*Working data*:

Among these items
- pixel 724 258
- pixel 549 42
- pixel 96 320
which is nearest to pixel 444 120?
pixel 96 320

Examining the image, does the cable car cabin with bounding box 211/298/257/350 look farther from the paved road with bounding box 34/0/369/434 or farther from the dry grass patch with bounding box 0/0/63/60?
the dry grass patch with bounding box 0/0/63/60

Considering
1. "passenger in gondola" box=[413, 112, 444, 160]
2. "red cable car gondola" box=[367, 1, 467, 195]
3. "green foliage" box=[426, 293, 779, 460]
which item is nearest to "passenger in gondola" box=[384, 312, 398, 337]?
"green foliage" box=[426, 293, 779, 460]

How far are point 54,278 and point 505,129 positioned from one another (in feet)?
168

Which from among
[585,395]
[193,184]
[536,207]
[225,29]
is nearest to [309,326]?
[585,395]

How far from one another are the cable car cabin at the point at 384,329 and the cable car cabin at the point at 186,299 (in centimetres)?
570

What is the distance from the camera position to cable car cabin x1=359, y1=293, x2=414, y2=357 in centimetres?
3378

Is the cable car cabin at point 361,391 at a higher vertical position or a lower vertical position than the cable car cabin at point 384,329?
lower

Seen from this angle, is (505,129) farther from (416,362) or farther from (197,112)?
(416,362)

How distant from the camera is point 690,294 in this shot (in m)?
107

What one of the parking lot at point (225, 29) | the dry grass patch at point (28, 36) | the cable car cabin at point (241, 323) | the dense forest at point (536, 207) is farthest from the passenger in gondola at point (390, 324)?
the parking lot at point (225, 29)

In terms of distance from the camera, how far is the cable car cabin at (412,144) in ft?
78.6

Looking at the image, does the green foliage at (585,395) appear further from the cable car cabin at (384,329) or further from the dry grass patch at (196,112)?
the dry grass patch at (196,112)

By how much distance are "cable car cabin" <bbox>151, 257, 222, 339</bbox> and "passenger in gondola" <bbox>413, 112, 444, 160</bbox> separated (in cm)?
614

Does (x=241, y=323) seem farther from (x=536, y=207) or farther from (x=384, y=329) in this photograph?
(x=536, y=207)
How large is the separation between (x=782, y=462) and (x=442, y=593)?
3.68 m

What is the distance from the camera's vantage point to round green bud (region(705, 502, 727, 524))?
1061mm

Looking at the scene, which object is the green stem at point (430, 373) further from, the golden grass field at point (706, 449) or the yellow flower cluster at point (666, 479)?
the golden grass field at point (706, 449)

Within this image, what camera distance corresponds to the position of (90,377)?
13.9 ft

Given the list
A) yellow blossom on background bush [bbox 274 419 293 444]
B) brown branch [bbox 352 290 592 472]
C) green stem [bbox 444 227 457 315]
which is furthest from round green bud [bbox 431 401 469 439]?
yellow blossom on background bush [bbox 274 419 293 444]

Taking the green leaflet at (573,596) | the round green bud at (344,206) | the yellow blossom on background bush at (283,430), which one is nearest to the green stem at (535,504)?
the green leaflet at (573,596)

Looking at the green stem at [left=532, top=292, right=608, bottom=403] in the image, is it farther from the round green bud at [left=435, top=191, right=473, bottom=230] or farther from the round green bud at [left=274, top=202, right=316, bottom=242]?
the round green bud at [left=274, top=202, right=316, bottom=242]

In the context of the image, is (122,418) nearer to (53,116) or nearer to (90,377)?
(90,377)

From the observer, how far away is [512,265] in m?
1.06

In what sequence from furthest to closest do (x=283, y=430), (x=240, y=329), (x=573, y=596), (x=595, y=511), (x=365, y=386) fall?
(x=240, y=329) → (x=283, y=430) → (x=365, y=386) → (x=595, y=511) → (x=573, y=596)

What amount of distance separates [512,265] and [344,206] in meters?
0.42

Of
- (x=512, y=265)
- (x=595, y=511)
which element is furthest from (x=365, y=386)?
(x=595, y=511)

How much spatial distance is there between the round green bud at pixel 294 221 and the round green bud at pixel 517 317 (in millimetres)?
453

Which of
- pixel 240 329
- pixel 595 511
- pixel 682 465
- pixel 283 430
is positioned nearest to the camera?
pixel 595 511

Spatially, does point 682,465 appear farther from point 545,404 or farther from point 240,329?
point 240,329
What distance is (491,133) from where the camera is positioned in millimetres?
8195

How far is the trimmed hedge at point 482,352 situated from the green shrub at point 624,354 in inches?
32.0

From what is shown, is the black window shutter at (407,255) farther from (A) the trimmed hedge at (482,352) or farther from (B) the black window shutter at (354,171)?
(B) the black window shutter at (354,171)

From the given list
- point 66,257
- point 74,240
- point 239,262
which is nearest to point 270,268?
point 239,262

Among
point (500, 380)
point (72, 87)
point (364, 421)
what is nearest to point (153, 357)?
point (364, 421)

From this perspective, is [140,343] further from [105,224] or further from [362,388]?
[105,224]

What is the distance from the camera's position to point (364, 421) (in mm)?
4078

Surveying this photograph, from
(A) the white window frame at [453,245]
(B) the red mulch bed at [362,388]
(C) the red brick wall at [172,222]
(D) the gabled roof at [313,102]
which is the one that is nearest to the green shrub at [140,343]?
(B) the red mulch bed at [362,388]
* * *
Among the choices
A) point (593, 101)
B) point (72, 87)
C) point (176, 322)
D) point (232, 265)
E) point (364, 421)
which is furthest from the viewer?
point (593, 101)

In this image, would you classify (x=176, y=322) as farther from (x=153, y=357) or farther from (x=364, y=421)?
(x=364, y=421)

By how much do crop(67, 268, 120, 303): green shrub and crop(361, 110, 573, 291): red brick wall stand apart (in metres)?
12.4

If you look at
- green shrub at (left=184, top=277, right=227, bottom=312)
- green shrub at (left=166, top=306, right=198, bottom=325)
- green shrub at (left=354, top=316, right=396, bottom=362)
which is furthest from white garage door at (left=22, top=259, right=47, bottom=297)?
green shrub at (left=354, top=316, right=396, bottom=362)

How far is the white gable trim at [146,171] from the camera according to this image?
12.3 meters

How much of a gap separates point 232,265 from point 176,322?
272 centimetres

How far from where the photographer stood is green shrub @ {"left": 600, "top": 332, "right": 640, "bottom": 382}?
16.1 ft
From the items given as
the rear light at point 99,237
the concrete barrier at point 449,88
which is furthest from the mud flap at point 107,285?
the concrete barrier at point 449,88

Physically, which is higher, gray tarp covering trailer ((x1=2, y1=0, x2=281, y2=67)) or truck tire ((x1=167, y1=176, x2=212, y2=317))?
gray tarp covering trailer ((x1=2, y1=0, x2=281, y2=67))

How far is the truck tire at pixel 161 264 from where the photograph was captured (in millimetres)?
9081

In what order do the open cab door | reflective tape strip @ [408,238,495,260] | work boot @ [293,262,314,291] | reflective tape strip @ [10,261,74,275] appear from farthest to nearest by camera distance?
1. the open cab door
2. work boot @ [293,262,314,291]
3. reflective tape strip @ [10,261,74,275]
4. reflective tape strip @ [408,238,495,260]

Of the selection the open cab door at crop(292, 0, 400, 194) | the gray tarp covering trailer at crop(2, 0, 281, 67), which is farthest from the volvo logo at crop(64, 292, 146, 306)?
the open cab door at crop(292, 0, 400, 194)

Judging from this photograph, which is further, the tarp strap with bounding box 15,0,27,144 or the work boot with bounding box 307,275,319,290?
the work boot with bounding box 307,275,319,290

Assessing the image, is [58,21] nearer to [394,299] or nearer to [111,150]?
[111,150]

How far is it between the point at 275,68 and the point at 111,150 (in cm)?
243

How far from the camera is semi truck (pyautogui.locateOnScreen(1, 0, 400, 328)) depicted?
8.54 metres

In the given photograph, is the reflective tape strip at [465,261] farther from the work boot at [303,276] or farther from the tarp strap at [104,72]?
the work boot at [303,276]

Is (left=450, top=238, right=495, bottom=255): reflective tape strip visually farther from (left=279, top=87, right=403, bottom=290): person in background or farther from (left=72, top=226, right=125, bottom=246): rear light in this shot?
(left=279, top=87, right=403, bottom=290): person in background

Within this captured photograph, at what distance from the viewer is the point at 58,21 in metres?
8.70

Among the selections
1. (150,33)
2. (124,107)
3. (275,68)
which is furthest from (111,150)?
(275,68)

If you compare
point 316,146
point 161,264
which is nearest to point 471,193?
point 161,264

*Goal*: Locate each line in the entries above that contains the string "blossom" and copy it out in full. Case counts, so a line matches only if the letters agree in capitalization.

*Exercise result*:
A) yellow blossom on background bush [bbox 274 419 293 444]
yellow blossom on background bush [bbox 274 419 293 444]
Taking the green leaflet at (573,596) | the round green bud at (344,206) | the yellow blossom on background bush at (283,430), which one is nearest to the green stem at (535,504)?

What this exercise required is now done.